Betteln ohne Grenzen: Kölns Rodenkirchen im Visier der Politik
In Köln, und speziell in Rodenkirchen, brodelt es derzeit in der Diskussion um aggressives Betteln. Die FDP/KSG-Fraktion hat klare Ansprüche formuliert: Das Thema Bettelverbotszonen soll nicht nur die Innenstadt betreffen. Torsten Ilg, Co-Fraktionsvorsitzender, lässt keinen Zweifel daran, dass Rodenkirchen nicht zum neuen Hotspot für aufdringliches Betteln werden darf. „Wir wollen nicht, dass die Probleme in die Außenbezirke verlagert werden“, betont er eindringlich.
Die Berichte von Kölner Gastronomen sind alarmierend. Immer wieder sind sie mit aggressiven Bettlern konfrontiert, die nicht nur ihre Gäste bedrängen, sondern auch vor dreisten Diebstählen von Speisen nicht haltmachen. Das ist ein Zustand, der nicht länger hingenommen werden kann. In Dortmund wird bereits eine 5-Meter-Verbotszone vor Gaststätten eingeführt. Ein Modell, das vielleicht auch für Köln von Interesse sein könnte.
Neue Wege in der Bekämpfung von Betteln
Ilg hat eine interessante Idee: Die Plattform „Sag’s uns Köln“ könnte um eine nicht öffentliche Meldefunktion erweitert werden. Damit wären Gastronomiebetriebe und Geschäfte in der Lage, aggressives Betteln direkt an den Kommunalen Ordnungsdienst (KOD) zu melden. Das klingt nach einem Schritt in die richtige Richtung, um das Problem gezielt anzugehen. Das Northampton-Modell aus Großbritannien wird hier als positives Beispiel angeführt. Dort gibt es bereits erfolgreiche Umsetzungen, die als Vorbild dienen könnten.
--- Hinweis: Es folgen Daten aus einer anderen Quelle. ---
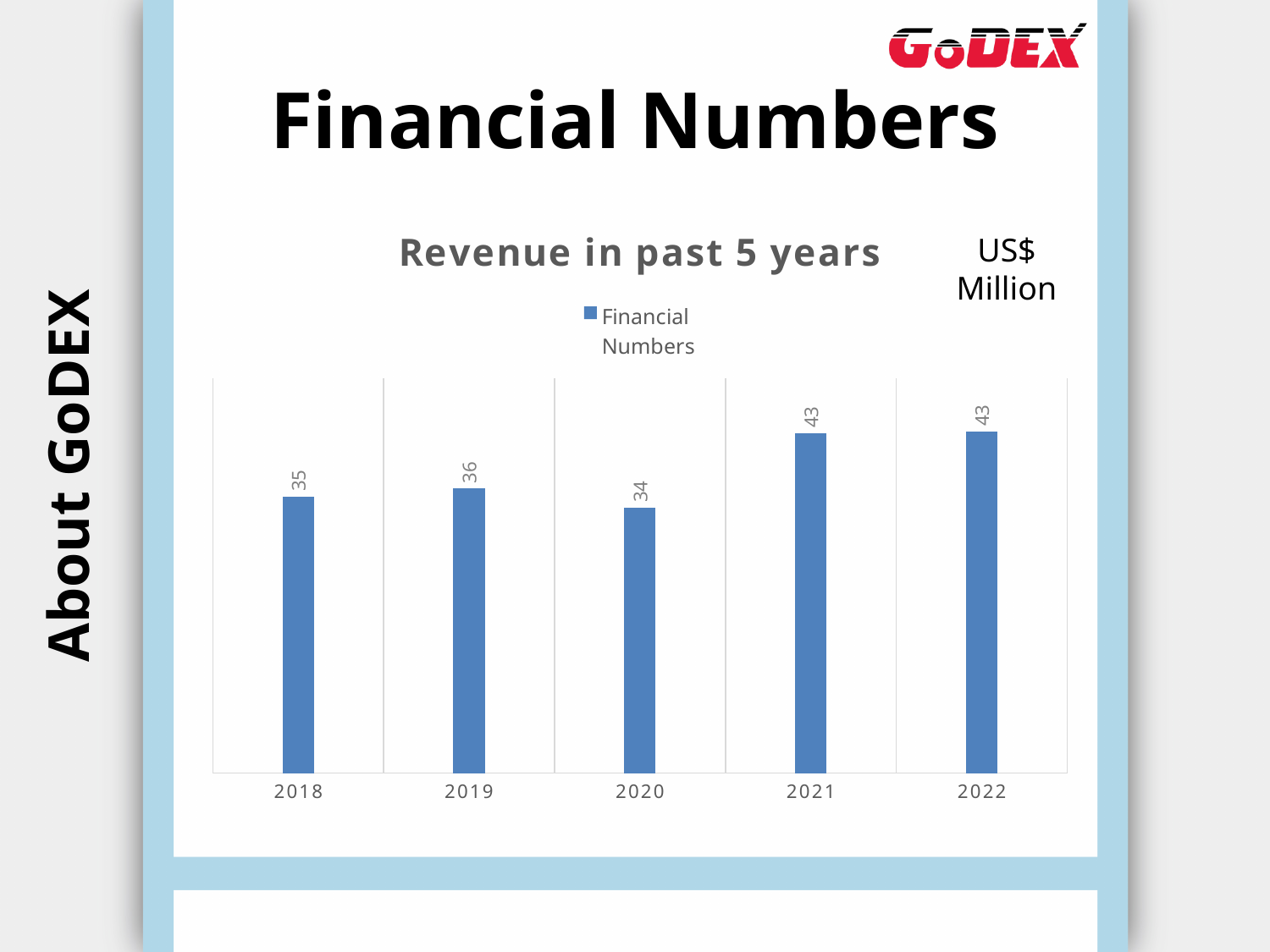
What is the difference between the revenue in 2021 and the revenue in 2018? 8 Which is larger, the revenue in 2019 or the revenue in 2020? 2019 Which year has the lowest revenue? 2020 How many series does the legend list? 1 What kind of chart is shown on the slide? bar chart What is the difference between the revenue in 2019 and the revenue in 2020? 2 What is the revenue value for 2021? 43 What is the revenue value for 2020? 34 What is the revenue value for 2018? 35 What unit is indicated for the chart values? US$ Million How many years are shown on the chart? 5 What is the title of the chart? Revenue in past 5 years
Die Kölner StadtGesellschaft KSG hat klargestellt, dass es bei dieser Initiative nicht darum geht, Menschen in sozialen Notlagen zu kriminalisieren. Vielmehr gilt es, Gäste, Beschäftigte und die Gastronomie effektiv zu schützen. Das ist ein hehres Ziel und könnte auch dem Ansehen von Köln als gastfreundliche Stadt zugutekommen.
Aufdringliches Betteln – ein weit verbreitetes Problem
Was genau ist eigentlich aufdringliches Betteln? Laut einer Definition ist es eine Form, die durch lästige Verhaltensweisen wie Anfassen, Zureden oder Verfolgen gekennzeichnet ist. Das Ziel? Eine Spende zu erpressen. Solche Szenen sind oft in öffentlichen Bereichen wie Innenstädten, vor Supermärkten oder an Bahnhöfen zu beobachten – und genau dort wird es für Passanten unangenehm.
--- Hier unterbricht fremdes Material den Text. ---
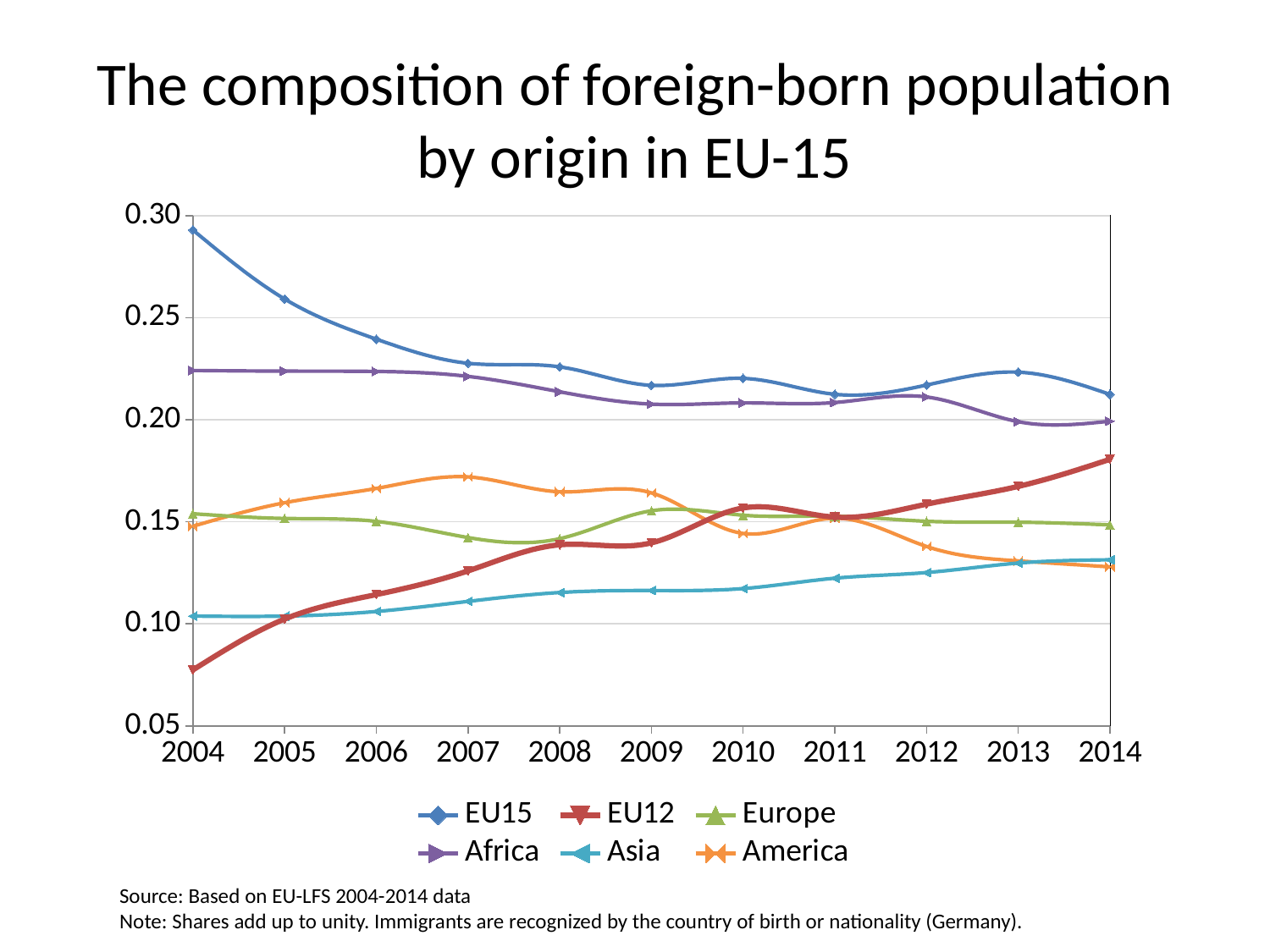
How many series does the legend list? 6 Does the EU15 series rise or fall overall from 2004 to 2014? fall How many years are plotted along the x axis? 11 Is the value for EU12 in 2004 greater or less than 0.10? less In 2014, which is larger, the value for EU12 or the value for Europe? EU12 What is the title of the chart? The composition of foreign-born population by origin in EU-15 Which series has the lowest value in 2004? EU12 Is the value for EU15 in 2004 greater or less than 0.25? greater Does the EU12 series rise or fall overall from 2004 to 2014? rise What kind of chart is shown on the slide? line chart Which series has the highest value in 2004? EU15 Is the value for Asia in 2004 greater or less than 0.15? less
Die rechtlichen Rahmenbedingungen sind in Deutschland klar: Gemäß § 118 Abs. 1 des Ordnungswidrigkeitengesetzes (OWiG) können grob ungehörige Handlungen, die die Allgemeinheit belästigen, ordnungswidrig sein. Doch was genau als aufdringliches Betteln gilt, wird immer im Einzelfall entschieden. Eine Person, die Passanten wiederholt anspricht oder ihnen in den Weg tritt, könnte schnell als Belästigung wahrgenommen werden. In anderen europäischen Ländern sieht die Rechtslage teils ganz anders aus. In Frankreich ist das Betteln auf der Straße illegal und kann mit hohen Geldstrafen geahndet werden.
Wenn man mit aufdringlichem Betteln konfrontiert wird, bleibt am besten, ruhig und besonnen zu reagieren. Höflich klarzustellen, dass man nicht spenden möchte, ist oft der beste Weg. Sollte es jedoch zu Bedrohungen kommen, sollte man sofort die Polizei informieren. Erfahrungen und Beobachtungen, die man gemacht hat, können ebenfalls an die Polizei weitergeleitet werden, um das Problem langfristig zu bekämpfen. Es bleibt abzuwarten, wie sich die Situation in Köln entwickeln wird und ob die neuen Maßnahmen ihre Wirkung zeigen.